We think low likelihood, but we are always preparing for those sorts of things. Finally, you asked about M&A. I would just say there's no change in our stance. We are very focused on our organic growth strategies that are in front of us.
Got it. We're running out of time here, so maybe for the final question for both of you, if investors take away one core message from our discussion today about the future for U.S. Bancorp, what would you want it to be?
Yeah. For the wholesale businesses, I'd say we have a unique and an exceptional set of products that.
Yeah
... that generate consistent and differentiated fee growth. Our products are distinct. We operate at scale, and a lot of those products are very difficult to replicate. The one thing I'd want them to take away is as our WCIB lending book continues to grow and we expand our products through organic product expansion and the addition of BTIG, there is a huge opportunity for us to continue to expand on that differentiated fee growth going forward.
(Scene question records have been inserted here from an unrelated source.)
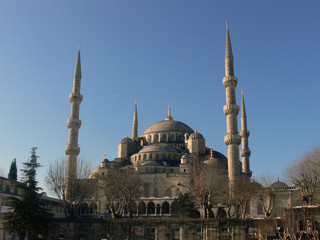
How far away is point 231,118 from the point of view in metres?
41.1

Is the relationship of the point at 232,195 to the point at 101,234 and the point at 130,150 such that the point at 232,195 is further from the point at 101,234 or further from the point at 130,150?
the point at 130,150

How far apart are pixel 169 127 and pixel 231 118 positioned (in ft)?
68.6

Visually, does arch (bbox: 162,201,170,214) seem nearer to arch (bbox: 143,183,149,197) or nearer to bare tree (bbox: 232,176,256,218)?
arch (bbox: 143,183,149,197)

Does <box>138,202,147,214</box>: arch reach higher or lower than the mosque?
lower

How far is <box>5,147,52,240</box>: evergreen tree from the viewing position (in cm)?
2395

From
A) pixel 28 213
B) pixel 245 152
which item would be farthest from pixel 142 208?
pixel 28 213

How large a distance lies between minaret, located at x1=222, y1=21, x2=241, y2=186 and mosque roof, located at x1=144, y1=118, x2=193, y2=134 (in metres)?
19.3

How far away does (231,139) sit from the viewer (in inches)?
1571

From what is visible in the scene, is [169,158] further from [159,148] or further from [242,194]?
[242,194]

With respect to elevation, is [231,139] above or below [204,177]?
above

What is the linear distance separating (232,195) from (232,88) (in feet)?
43.3

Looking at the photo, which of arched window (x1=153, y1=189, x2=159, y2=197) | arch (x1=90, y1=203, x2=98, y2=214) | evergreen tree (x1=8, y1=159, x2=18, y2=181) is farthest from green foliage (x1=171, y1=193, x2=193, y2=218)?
evergreen tree (x1=8, y1=159, x2=18, y2=181)

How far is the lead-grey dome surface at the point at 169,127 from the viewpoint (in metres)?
60.6

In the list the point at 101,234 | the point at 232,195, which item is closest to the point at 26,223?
the point at 101,234
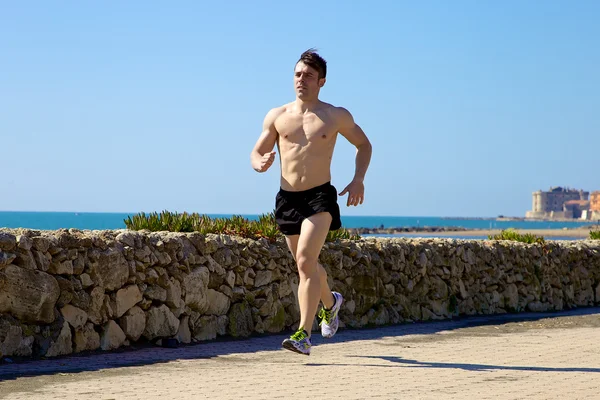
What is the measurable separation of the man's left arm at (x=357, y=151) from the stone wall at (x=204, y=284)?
7.15 feet

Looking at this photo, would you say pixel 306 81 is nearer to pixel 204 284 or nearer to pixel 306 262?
pixel 306 262

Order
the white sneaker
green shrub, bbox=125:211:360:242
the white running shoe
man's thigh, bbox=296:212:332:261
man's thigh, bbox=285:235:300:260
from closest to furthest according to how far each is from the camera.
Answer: the white running shoe, man's thigh, bbox=296:212:332:261, man's thigh, bbox=285:235:300:260, the white sneaker, green shrub, bbox=125:211:360:242

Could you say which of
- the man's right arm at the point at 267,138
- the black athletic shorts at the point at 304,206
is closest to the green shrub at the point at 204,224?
the man's right arm at the point at 267,138

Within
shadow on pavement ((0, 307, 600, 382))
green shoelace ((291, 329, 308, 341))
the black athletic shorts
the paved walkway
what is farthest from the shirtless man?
shadow on pavement ((0, 307, 600, 382))

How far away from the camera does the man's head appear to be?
7.84 metres

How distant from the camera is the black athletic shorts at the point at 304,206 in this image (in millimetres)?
7723

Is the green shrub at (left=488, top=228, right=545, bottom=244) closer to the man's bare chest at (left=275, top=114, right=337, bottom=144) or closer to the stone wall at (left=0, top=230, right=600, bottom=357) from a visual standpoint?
the stone wall at (left=0, top=230, right=600, bottom=357)

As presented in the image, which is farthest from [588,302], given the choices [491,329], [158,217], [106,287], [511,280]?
[106,287]

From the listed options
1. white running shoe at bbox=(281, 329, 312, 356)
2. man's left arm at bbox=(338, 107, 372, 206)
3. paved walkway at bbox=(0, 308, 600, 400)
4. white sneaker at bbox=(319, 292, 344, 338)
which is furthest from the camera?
white sneaker at bbox=(319, 292, 344, 338)

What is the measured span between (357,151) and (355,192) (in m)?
0.50

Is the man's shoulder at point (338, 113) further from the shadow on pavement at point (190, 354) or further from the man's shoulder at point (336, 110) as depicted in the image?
the shadow on pavement at point (190, 354)

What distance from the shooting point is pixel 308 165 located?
780 centimetres

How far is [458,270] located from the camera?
43.0ft

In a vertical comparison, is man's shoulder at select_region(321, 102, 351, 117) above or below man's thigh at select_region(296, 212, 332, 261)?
above
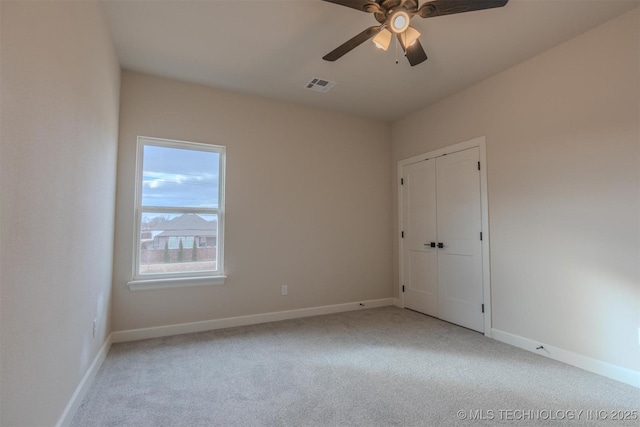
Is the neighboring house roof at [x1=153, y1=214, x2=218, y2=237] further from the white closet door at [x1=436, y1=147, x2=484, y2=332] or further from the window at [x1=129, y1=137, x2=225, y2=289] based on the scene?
the white closet door at [x1=436, y1=147, x2=484, y2=332]

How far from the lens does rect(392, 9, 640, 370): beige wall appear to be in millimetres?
2383

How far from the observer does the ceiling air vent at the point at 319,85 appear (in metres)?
3.52

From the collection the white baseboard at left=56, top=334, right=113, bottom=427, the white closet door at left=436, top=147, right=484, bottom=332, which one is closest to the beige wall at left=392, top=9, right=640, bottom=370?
the white closet door at left=436, top=147, right=484, bottom=332

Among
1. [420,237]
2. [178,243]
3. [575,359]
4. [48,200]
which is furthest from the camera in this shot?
[420,237]

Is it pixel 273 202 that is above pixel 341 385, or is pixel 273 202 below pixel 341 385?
above

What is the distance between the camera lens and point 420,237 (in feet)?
14.0

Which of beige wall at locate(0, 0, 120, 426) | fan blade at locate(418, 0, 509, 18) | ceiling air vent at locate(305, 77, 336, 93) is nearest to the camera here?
beige wall at locate(0, 0, 120, 426)

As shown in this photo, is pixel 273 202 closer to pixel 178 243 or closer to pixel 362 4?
pixel 178 243

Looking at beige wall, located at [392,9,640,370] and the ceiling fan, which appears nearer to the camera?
the ceiling fan

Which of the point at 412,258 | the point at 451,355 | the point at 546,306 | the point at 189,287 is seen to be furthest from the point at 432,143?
the point at 189,287

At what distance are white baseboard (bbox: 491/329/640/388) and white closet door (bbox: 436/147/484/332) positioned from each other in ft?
1.06

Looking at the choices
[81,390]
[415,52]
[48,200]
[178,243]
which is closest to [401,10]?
[415,52]

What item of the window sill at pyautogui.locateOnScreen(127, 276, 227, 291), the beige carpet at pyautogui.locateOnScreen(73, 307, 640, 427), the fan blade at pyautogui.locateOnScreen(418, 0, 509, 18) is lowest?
the beige carpet at pyautogui.locateOnScreen(73, 307, 640, 427)

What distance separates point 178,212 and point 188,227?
202 millimetres
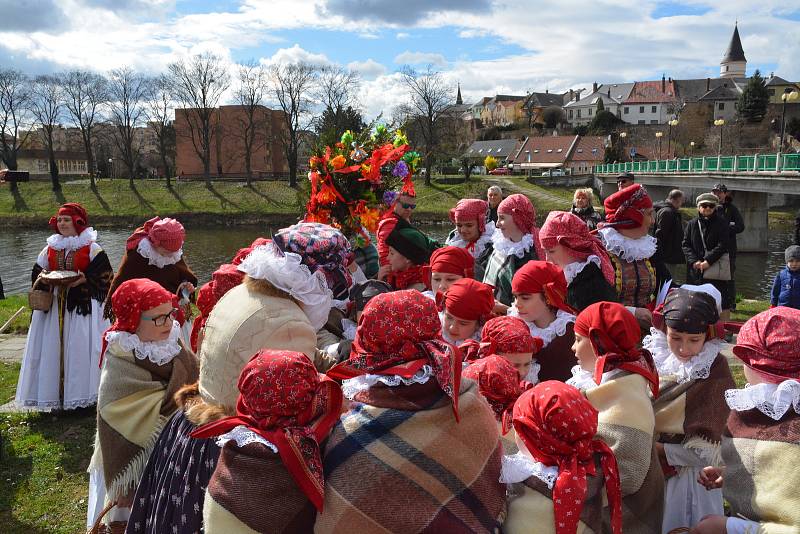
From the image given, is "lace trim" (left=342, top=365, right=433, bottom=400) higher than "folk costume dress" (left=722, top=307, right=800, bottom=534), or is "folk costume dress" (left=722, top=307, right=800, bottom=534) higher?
"lace trim" (left=342, top=365, right=433, bottom=400)

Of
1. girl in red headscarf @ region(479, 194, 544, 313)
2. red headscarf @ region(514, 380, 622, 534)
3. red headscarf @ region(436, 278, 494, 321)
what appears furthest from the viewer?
girl in red headscarf @ region(479, 194, 544, 313)

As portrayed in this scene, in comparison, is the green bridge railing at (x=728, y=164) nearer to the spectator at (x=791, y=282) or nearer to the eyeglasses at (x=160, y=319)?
the spectator at (x=791, y=282)

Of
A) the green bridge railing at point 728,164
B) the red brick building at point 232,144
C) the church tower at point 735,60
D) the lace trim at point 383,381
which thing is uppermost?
the church tower at point 735,60

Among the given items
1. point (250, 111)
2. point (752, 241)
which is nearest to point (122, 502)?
point (752, 241)

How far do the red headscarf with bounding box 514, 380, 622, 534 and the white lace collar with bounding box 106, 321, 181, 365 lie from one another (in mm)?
1893

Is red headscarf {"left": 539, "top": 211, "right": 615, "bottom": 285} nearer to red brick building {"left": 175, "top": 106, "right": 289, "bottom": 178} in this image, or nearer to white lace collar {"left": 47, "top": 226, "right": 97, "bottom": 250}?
white lace collar {"left": 47, "top": 226, "right": 97, "bottom": 250}

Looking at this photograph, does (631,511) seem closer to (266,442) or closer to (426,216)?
(266,442)

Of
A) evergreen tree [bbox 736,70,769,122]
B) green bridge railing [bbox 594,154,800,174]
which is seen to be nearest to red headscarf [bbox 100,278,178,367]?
green bridge railing [bbox 594,154,800,174]

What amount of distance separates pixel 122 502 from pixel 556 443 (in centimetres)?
217

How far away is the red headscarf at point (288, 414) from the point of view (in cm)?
177

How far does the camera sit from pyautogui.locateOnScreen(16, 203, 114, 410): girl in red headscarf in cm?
618

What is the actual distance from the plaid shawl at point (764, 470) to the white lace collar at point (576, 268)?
191 centimetres

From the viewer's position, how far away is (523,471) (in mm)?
2084

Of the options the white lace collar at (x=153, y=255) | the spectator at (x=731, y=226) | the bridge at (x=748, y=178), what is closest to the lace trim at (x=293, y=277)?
the white lace collar at (x=153, y=255)
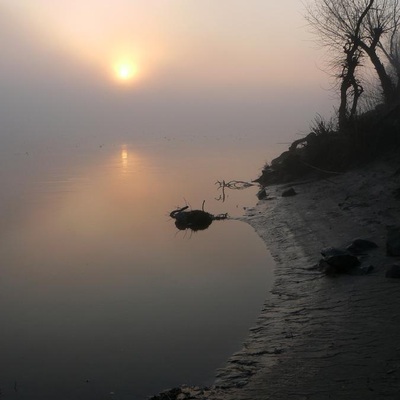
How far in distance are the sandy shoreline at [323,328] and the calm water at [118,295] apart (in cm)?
48

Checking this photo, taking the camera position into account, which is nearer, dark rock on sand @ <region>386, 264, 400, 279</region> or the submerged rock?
dark rock on sand @ <region>386, 264, 400, 279</region>

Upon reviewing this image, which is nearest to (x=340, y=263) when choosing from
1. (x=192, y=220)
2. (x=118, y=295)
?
(x=118, y=295)

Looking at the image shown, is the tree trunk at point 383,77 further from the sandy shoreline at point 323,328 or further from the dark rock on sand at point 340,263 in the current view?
the dark rock on sand at point 340,263

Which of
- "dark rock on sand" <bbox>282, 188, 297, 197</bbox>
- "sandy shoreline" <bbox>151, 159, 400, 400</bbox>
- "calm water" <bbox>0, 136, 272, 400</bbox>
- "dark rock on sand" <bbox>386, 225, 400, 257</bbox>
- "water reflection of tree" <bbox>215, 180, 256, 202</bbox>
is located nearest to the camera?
"sandy shoreline" <bbox>151, 159, 400, 400</bbox>

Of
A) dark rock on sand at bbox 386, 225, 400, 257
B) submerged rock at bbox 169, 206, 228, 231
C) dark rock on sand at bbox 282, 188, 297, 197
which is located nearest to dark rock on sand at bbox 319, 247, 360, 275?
dark rock on sand at bbox 386, 225, 400, 257

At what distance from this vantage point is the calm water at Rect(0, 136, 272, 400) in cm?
823

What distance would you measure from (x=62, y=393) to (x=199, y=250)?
9.46 m

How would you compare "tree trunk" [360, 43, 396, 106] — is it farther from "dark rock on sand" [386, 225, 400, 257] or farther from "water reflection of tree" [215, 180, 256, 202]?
"dark rock on sand" [386, 225, 400, 257]

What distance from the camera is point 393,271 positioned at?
1073 cm

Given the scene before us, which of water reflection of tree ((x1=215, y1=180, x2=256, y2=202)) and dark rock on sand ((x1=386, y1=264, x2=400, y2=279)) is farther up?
water reflection of tree ((x1=215, y1=180, x2=256, y2=202))

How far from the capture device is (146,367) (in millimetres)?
8367

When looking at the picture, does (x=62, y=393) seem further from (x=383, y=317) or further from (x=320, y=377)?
(x=383, y=317)

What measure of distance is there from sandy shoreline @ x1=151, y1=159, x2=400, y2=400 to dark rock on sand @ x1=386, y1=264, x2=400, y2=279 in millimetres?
121

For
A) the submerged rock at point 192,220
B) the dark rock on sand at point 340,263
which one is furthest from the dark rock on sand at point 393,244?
the submerged rock at point 192,220
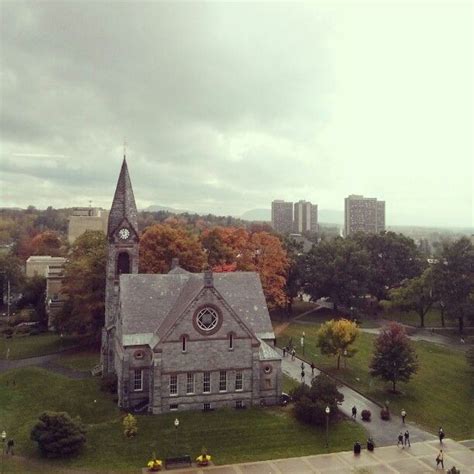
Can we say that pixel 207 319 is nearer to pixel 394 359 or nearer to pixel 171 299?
pixel 171 299

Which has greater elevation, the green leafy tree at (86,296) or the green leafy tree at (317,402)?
the green leafy tree at (86,296)

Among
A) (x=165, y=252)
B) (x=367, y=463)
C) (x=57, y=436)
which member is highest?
(x=165, y=252)

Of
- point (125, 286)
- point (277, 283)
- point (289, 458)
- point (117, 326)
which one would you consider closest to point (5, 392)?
point (117, 326)

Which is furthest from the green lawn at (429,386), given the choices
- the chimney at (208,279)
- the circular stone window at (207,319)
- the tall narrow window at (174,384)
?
the chimney at (208,279)

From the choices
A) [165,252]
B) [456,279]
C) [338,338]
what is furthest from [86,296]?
[456,279]

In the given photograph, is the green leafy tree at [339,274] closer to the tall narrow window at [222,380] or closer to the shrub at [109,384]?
the tall narrow window at [222,380]

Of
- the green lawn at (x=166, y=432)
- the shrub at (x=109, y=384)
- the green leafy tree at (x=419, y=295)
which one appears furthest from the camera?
the green leafy tree at (x=419, y=295)

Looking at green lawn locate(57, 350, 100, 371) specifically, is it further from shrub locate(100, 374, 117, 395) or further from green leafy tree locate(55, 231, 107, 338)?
shrub locate(100, 374, 117, 395)
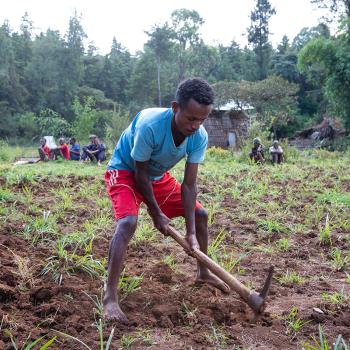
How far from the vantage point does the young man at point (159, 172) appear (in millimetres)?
2420

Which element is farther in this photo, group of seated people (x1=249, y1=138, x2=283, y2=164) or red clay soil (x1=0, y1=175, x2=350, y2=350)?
group of seated people (x1=249, y1=138, x2=283, y2=164)

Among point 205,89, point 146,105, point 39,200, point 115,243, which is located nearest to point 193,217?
point 115,243

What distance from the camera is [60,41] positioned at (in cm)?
3406

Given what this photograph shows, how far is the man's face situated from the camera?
2393 mm

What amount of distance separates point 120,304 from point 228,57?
124 feet

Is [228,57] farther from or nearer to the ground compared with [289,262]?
farther from the ground

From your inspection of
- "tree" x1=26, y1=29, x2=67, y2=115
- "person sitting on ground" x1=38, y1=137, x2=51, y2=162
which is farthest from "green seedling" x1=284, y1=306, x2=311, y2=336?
"tree" x1=26, y1=29, x2=67, y2=115

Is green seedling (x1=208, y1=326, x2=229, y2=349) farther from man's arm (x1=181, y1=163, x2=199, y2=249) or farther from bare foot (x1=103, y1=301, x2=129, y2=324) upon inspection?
man's arm (x1=181, y1=163, x2=199, y2=249)

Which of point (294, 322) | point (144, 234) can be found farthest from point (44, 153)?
point (294, 322)

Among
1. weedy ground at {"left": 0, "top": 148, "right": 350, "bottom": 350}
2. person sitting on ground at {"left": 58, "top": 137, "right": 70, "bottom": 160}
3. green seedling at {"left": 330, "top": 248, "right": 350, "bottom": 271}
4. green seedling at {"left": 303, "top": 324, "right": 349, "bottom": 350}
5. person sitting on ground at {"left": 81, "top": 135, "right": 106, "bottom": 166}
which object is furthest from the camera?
person sitting on ground at {"left": 58, "top": 137, "right": 70, "bottom": 160}

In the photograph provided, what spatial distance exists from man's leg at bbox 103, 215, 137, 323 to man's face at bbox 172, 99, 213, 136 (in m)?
0.58

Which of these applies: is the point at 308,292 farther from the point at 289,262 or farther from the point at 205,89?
the point at 205,89

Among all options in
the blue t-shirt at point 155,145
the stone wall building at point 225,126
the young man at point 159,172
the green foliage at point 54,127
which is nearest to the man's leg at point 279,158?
the young man at point 159,172

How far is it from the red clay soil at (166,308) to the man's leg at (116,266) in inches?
2.8
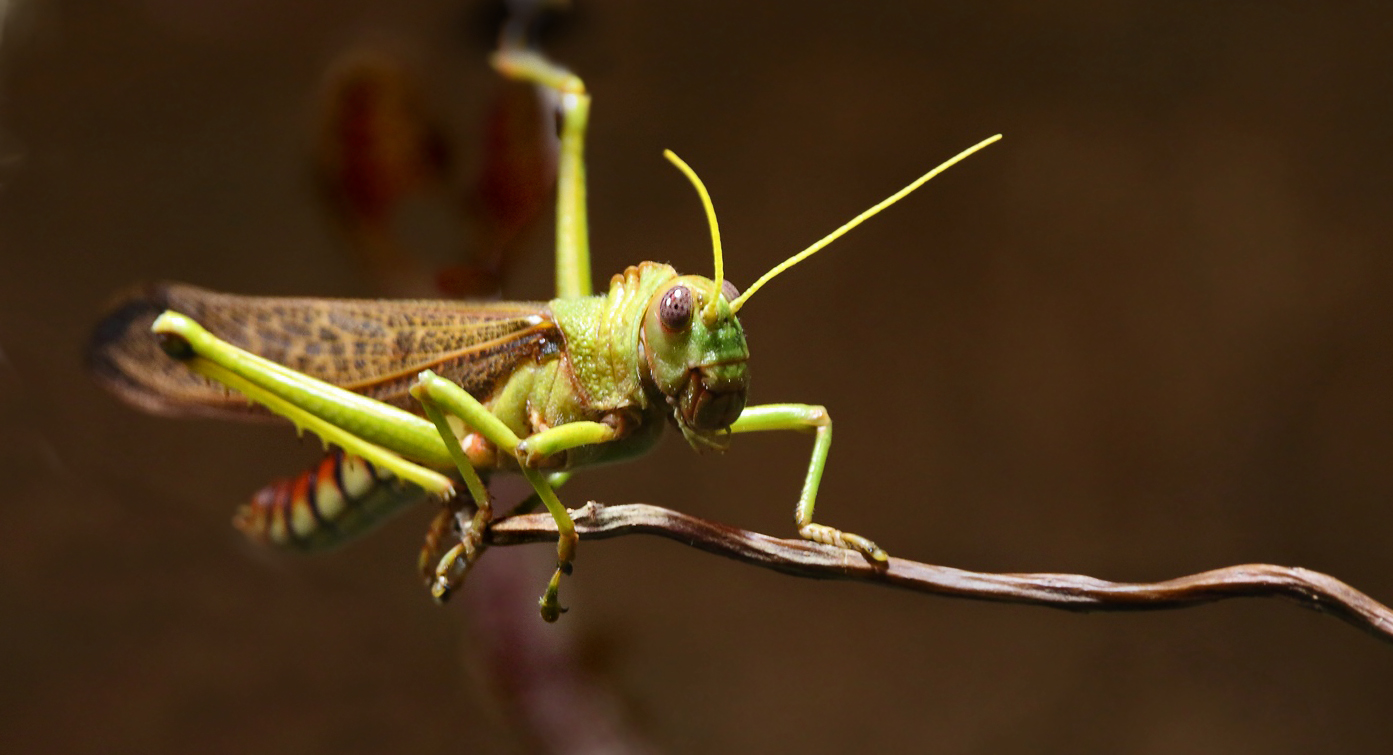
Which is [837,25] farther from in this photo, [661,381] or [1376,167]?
[661,381]

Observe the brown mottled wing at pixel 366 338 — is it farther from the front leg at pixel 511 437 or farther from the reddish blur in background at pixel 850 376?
the reddish blur in background at pixel 850 376

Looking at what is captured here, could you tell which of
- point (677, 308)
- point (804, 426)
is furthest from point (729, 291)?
point (804, 426)

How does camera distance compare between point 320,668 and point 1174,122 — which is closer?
point 1174,122

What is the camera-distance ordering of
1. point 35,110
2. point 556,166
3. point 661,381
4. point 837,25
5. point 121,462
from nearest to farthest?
1. point 661,381
2. point 556,166
3. point 35,110
4. point 121,462
5. point 837,25

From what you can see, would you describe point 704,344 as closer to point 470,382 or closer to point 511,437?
point 511,437

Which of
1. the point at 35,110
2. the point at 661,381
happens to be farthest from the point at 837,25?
the point at 35,110

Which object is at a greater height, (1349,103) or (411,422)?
(1349,103)

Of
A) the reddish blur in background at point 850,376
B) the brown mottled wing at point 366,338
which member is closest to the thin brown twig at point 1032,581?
the brown mottled wing at point 366,338

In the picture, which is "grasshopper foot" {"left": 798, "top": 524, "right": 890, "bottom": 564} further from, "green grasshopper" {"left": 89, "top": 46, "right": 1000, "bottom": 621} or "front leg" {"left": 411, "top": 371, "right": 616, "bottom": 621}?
"front leg" {"left": 411, "top": 371, "right": 616, "bottom": 621}

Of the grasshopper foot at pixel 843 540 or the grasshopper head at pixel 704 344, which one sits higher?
the grasshopper head at pixel 704 344
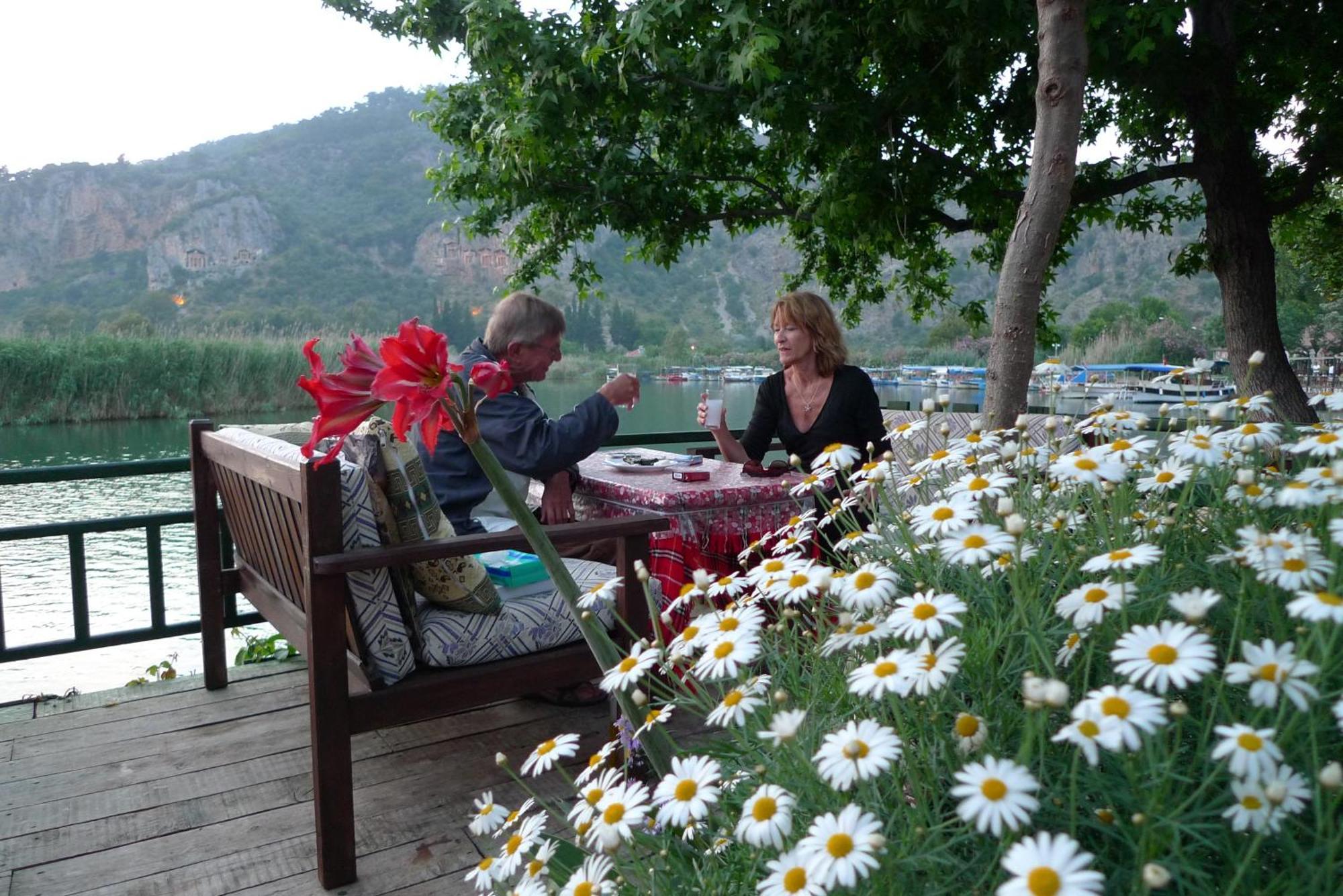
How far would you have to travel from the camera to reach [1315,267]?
387 inches

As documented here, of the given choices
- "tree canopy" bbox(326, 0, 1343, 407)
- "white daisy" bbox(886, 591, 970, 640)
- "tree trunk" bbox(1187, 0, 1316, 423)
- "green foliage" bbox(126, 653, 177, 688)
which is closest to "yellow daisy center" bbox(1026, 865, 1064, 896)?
"white daisy" bbox(886, 591, 970, 640)

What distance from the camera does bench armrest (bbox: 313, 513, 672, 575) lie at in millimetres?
1858

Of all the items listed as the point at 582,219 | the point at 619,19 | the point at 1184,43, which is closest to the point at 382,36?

I'd just add, our franchise is. We've got a great. It's hard to replicate, and we've got a differentiated set of products, as we've talked about. We've made tremendous progress in our financial targets that we've laid out in our Investor Day. Now we're not satisfied with that. We want to be more consistent. We want to grow and extend our lead in some of those areas where our ranges are, and we feel the strategies we're super focused on and really excited about our opportunity set in front of us.
Great. With that perfect time.
Good
With that, we've run out. Please join me in a round of applause thanking John Stern and Stephen Philipson.